WRITTEN INSTRUCTION ▸
Edit the lines below so that every "orange life vest" reads "orange life jacket", keeping everything else the same. Leave the pictures out of your answer.
··· EXERCISE MATERIAL
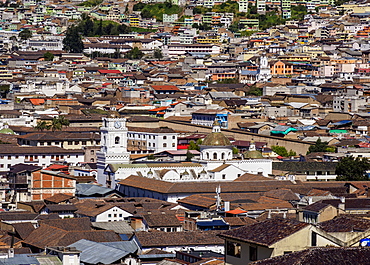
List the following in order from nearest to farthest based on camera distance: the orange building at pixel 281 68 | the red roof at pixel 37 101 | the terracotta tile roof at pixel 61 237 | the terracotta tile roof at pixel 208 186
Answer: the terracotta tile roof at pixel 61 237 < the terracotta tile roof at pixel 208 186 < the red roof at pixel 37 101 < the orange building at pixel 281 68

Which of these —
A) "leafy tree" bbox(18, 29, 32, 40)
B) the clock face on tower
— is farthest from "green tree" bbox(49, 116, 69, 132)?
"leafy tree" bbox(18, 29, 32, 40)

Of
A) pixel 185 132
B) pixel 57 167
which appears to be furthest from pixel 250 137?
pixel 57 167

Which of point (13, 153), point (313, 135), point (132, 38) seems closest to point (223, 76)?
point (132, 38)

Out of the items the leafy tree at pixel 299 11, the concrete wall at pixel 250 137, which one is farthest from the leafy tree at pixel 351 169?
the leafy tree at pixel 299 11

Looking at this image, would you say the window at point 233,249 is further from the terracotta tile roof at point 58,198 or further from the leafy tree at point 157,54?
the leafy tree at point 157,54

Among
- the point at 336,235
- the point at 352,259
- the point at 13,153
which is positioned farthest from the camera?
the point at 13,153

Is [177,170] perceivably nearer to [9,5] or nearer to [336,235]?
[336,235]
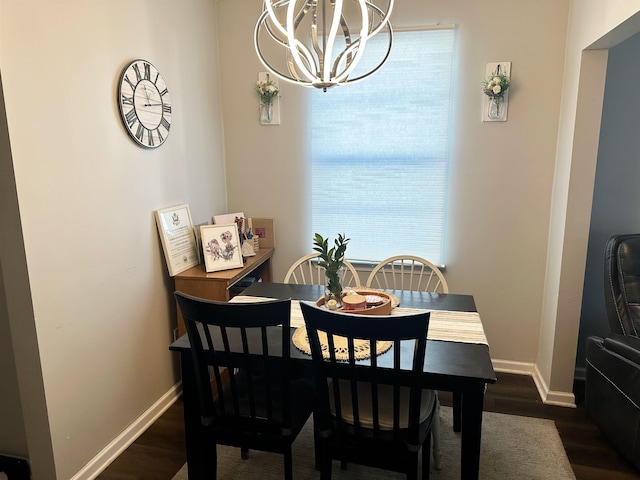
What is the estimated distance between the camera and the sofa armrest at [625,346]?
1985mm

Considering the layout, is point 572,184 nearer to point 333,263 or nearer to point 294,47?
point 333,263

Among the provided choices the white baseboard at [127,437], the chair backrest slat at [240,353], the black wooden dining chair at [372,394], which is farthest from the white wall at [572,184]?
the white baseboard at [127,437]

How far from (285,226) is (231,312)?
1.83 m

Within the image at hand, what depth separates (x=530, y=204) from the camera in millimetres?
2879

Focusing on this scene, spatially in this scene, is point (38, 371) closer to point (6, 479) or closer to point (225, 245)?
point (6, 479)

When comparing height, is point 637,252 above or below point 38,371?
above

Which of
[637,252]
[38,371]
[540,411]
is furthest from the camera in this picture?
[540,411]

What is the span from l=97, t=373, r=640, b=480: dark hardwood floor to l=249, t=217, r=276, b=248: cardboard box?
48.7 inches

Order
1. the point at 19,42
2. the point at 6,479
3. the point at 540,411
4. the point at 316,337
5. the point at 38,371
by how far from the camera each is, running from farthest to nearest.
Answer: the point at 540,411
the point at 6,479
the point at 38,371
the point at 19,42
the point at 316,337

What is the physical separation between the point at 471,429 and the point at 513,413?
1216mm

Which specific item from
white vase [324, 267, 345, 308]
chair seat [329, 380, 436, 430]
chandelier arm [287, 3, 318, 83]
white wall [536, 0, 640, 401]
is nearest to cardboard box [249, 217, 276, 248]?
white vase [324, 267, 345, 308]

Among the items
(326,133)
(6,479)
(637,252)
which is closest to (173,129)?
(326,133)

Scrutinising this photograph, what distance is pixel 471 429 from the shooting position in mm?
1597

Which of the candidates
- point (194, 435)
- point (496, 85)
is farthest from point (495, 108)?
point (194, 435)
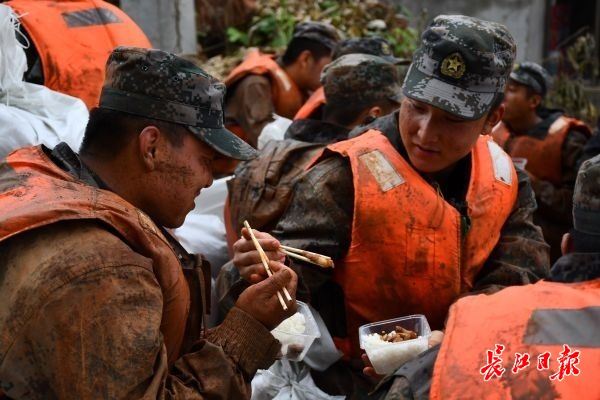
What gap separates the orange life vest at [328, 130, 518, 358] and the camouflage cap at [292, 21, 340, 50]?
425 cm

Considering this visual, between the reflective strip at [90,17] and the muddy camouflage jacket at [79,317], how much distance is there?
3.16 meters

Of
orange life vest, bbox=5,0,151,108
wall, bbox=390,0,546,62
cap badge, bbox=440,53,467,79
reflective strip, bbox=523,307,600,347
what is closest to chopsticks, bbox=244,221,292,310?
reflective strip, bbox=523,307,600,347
······
ANSWER BELOW ▸
List the following in order from nearest to farthest based on camera distance: the orange building at pixel 281 68 | the red roof at pixel 37 101 | the terracotta tile roof at pixel 61 237 | the terracotta tile roof at pixel 208 186
Answer: the terracotta tile roof at pixel 61 237 < the terracotta tile roof at pixel 208 186 < the red roof at pixel 37 101 < the orange building at pixel 281 68

Which of these —
A) "leafy tree" bbox(18, 29, 32, 40)
B) the clock face on tower
— is farthest from "green tree" bbox(49, 116, 69, 132)?
"leafy tree" bbox(18, 29, 32, 40)

Of
A) pixel 185 132
B) pixel 57 167
which appears to be furthest from pixel 250 137?
pixel 57 167

Which of point (13, 153), point (313, 135), point (132, 38) seems closest to point (223, 76)?
point (132, 38)

Out of the items the leafy tree at pixel 299 11, the concrete wall at pixel 250 137, which one is farthest from the leafy tree at pixel 351 169?
the leafy tree at pixel 299 11

Looking at this image, would you say the window at point 233,249 is further from the terracotta tile roof at point 58,198 or further from the leafy tree at point 157,54?
the leafy tree at point 157,54

Among
- the point at 336,235
- the point at 352,259
- the point at 13,153
which is positioned farthest from the camera?
the point at 13,153

Is [177,170] perceivably nearer to [9,5] or nearer to [336,235]?
[336,235]
What is the estimated distance between the camera and the sofa armrest at [625,346]?
1985mm

Considering the layout, is point 572,184 nearer to point 333,263 or nearer to point 294,47?
point 333,263

Among the provided choices the white baseboard at [127,437], the chair backrest slat at [240,353], the black wooden dining chair at [372,394], which is farthest from the white wall at [572,184]?
the white baseboard at [127,437]

How far from (285,226) is (231,312)?
1.83 m

Within the image at hand, what depth separates (x=530, y=204) from the camera in millimetres?
2879

Focusing on this scene, spatially in this scene, is point (38, 371) closer to point (6, 479) or closer to point (225, 245)?
point (6, 479)

When comparing height, is point 637,252 above or below point 38,371?
above

Which of
[637,252]
[38,371]
[540,411]
is furthest from the camera in this picture?
[540,411]

What is the span from l=97, t=373, r=640, b=480: dark hardwood floor to l=249, t=217, r=276, b=248: cardboard box?
48.7 inches

Order
1. the point at 19,42
2. the point at 6,479
3. the point at 540,411
4. the point at 316,337
5. the point at 38,371
by how far from the camera each is, running from farthest to nearest.
Answer: the point at 540,411
the point at 6,479
the point at 38,371
the point at 19,42
the point at 316,337

What is the physical separation between the point at 471,429 and the point at 513,413?
1216mm

Which specific item from
white vase [324, 267, 345, 308]
chair seat [329, 380, 436, 430]
chandelier arm [287, 3, 318, 83]
white wall [536, 0, 640, 401]
is nearest to cardboard box [249, 217, 276, 248]?
white vase [324, 267, 345, 308]

Among the items
(326,133)
(6,479)
(637,252)
which is closest to (173,129)?
(326,133)

Scrutinising this photograph, what distance is pixel 471 429 from the shooting position in mm?
1597

Which of the candidates
- point (194, 435)
- point (496, 85)
is farthest from point (495, 108)?
point (194, 435)
What gap separates the orange life jacket at [328, 130, 518, 358] and the camouflage cap at [292, 21, 340, 50]?
425 cm

Considering this visual, between the reflective strip at [90,17] and the muddy camouflage jacket at [79,317], how much distance is there?
3.16 meters

Of
orange life jacket, bbox=5,0,151,108
wall, bbox=390,0,546,62
cap badge, bbox=440,53,467,79
reflective strip, bbox=523,307,600,347
what is closest to chopsticks, bbox=244,221,292,310?
reflective strip, bbox=523,307,600,347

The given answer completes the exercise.